TASK DESCRIPTION.
Each line from the one with "Slightly Mad Studios.jpg" through the last line below must be written out exactly. Do not copy pictures.
*** Opening of INPUT FOR THIS TASK ***
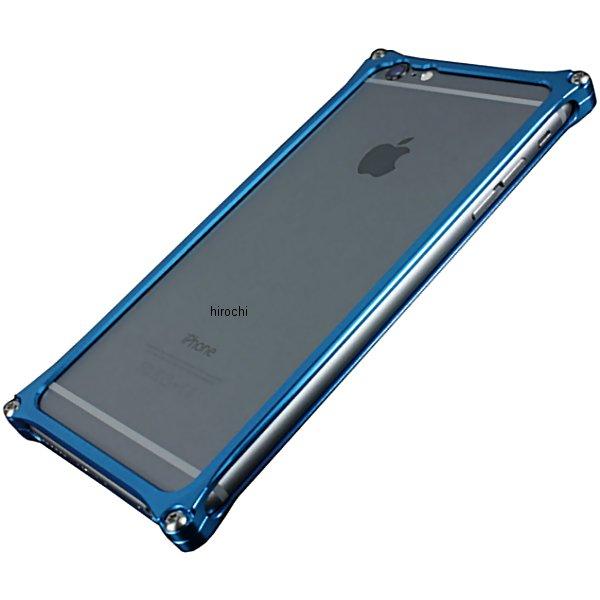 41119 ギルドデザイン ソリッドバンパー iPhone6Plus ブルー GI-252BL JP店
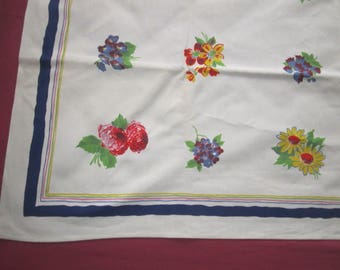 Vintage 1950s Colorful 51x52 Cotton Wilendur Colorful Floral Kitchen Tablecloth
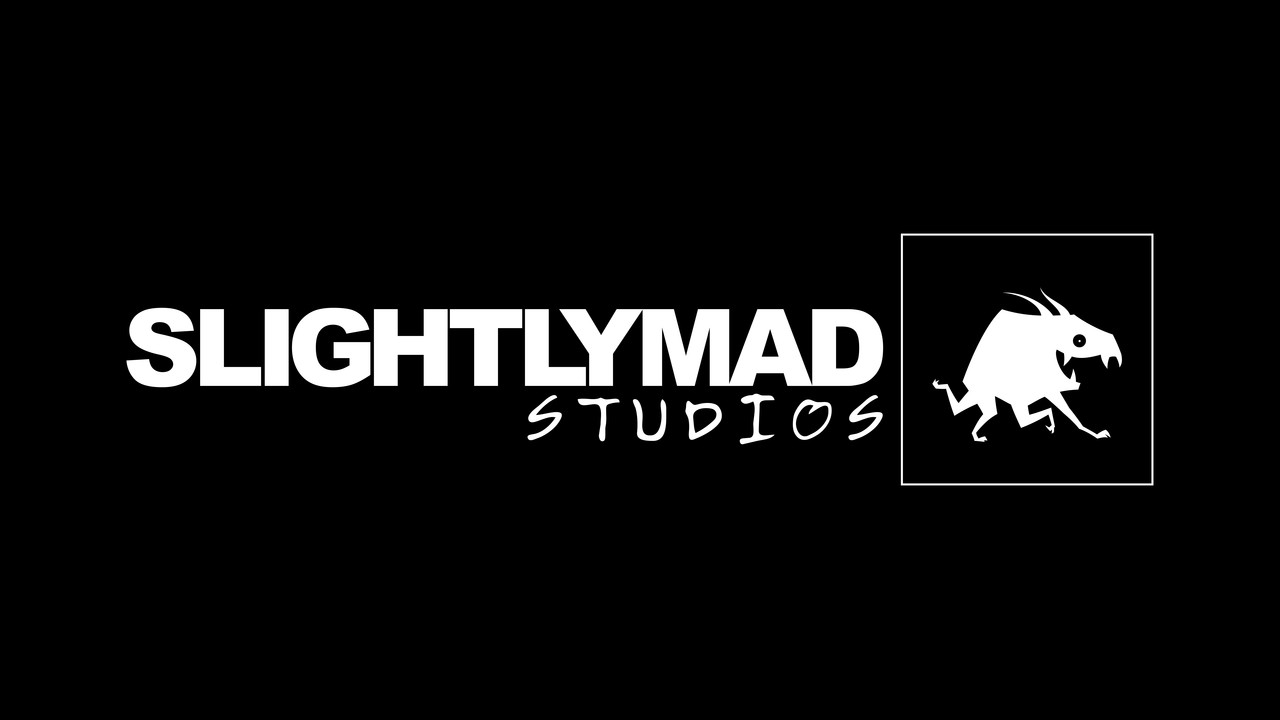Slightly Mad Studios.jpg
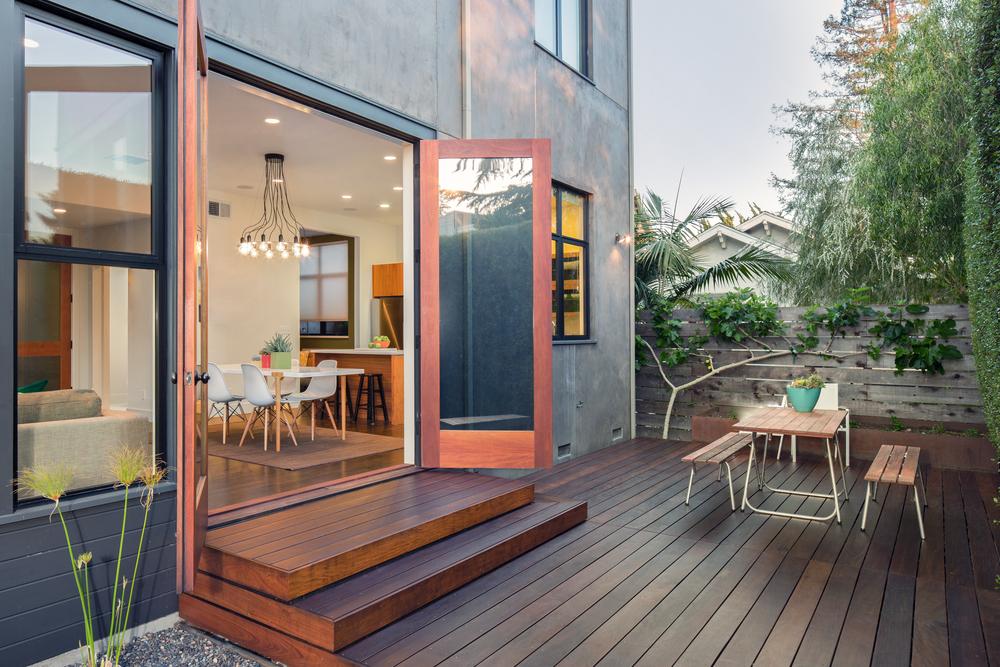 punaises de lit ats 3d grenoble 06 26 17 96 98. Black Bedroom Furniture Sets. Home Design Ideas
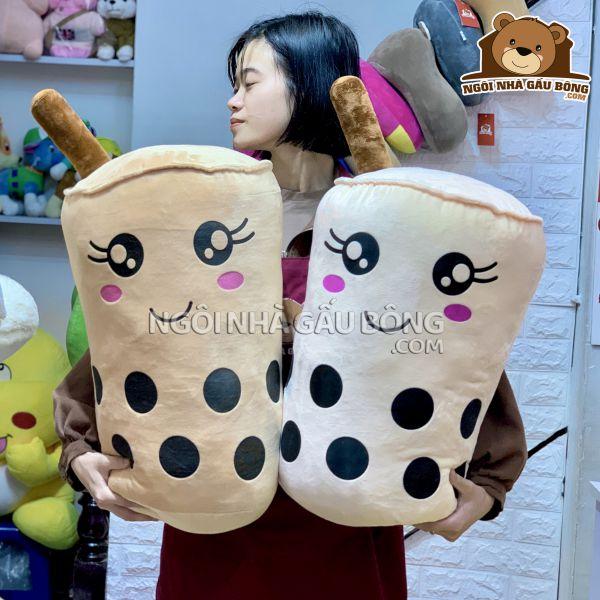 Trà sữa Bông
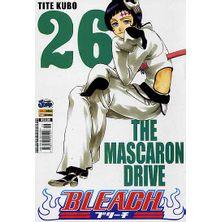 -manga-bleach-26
*** Close of INPUT FOR THIS TASK ***
REPLY TO THE TASK.
Slightly Mad Studios.jpg
 punaises de lit ats 3d grenoble 06 26 17 96 98. Black Bedroom Furniture Sets. Home Design Ideas
 Trà sữa Bông
 -manga-bleach-26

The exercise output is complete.